İnsan vücudunda altın oran, köklü bir geçmişe sahip, uzun yıllardır bilim adamlarından, tasarımcılara kadar birçok kişi tarafından farklı sektörlerde yararlanılan bir ölçü parametresidir. Kökleri 1170 ve 1240 yılları arasında yaşamış olan orta çağın en yetenekli matematikçisi olarak bilinen Fibonacci'e dayanır. Fibonacci'nin bulmuş olduğu, altın oran ya da Fibonacci dizini adıyla anılan bu ölçü sistemi temel olarak her sayının kendinden bir önceki ile toplanması nihayetinde oluşturulan bir dizisidir. Örneğin; 1, 1, 2, 3, 5, 8, 13, 21, ... gibi. Bu şekilde devam eden bir sayı dizisi bir süre sonra sürekli aynı oranı verir. Bu oran da 1,618'dir ve altın oran olarak bilinir.

 

      Altın oran daha sonraları başta Leonardo da Vinci olmak üzere bir çok sanatçı, tasarımcı ve bilim adamı tarafından farklı alanlarda farklı amaçlar için kullanılmıştır. Her alanda olduğu gibi insan vücudunda da altın orana rastlamak mümkündür. İnsan bedeni göz önünde bulundurulduğunda birçok altın oran belirtisi ortaya çıkar.

      Bunlardan bazıları;

  • Ayaktan dize kadar olan kısım bir birim olarak kabul edildiğinde ardı ardına toplamı insan vücudunda tam olarak göbeğe denk gelir. Bu bir altın orandır ve bize 1,618 sonucunu verir.
  • Başın üst kısmından boyna kadar olan kısmın ardı ardına toplamı da göbeğe denk gelir ki yine bu da bir altın orandır. Bunlar dışında da insan vücudunda farklı noktalarda altın oran bulunmaktadır.
  • Elde, baş parmak hariç parmakların üç boğumdan oluşması ve bu boğumların ilk ikisinin toplamının üçüncü boğumun ölçüsünü vermesi gibi.
  • Ayrıca insan yüzünde de bazı noktalarda altın oran mevcuttur.
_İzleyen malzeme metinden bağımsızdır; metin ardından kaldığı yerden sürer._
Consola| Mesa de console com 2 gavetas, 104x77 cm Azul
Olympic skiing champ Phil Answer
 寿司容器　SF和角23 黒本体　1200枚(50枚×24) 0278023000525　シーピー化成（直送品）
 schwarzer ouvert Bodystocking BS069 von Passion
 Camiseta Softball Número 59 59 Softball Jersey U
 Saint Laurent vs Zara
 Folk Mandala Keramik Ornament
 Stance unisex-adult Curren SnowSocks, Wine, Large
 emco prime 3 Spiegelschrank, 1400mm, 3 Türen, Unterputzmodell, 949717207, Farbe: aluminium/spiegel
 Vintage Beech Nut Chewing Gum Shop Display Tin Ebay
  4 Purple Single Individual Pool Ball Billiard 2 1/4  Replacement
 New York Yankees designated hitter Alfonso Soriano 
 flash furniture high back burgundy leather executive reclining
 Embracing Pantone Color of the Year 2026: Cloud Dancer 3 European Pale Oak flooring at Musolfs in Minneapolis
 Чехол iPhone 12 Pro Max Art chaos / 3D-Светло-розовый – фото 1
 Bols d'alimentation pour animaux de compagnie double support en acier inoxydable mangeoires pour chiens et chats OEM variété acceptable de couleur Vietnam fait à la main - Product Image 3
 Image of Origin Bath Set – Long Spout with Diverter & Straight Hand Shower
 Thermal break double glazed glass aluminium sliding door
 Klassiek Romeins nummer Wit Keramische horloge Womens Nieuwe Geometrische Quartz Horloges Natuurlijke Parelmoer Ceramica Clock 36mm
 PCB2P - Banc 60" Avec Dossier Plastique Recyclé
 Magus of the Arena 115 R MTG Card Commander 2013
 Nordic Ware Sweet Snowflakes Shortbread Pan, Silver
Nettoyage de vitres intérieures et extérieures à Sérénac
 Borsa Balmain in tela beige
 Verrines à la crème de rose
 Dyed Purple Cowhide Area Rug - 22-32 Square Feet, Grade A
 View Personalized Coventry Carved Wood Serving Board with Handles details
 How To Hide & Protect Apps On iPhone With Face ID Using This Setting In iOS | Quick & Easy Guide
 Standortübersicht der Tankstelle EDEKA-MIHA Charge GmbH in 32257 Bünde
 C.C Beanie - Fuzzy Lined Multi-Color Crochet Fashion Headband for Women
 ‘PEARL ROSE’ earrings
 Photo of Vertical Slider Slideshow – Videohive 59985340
En kolay görülebilecek olanı tavşan dişlerinin boy ve eninin birbirine eşit olması gibi. Bu da doğru ve estetik bir görüntü yaratmak isteyen diş doktorlarının işini kolaylaştıran başka bir altın orandır.
  • Dış görünüş harici bir de iç organlarda altın orana rastlamak mümkündür. Örneğin; akciğerlerde düzensiz olarak dizilmiş şekilde görünen her kısa bronşun toplamı uzun bronşun toplamına eşittir ve aradaki oran 1,618 civarındadır. Aynı şekilde iç kulakta yer alan ses titreşimlerinin iletilmesini sağlayan ve sarmal şeklindeki cochlea da bize altın oranı vermektedir.
  • Tüm canlıların temel özelliklerinin depolanmasını ve aktarımını sağlayan DNA da altın orana sahiptir.

 

İnsan vücudu dışında kar kristallerinden, hayvanlardaki boynuzlara ve dişlere, uzay boşluğundan, salyangozlara ve kabuklu deniz hayvanlarına, mikro organizmalara kadar evrendeki birçok canlıda ve noktada altın orana rastlamak olağandır.

Öyle ki Kepler altın oranın önemini vurgulamak adına "hazine" ifadesini kullanmıştır.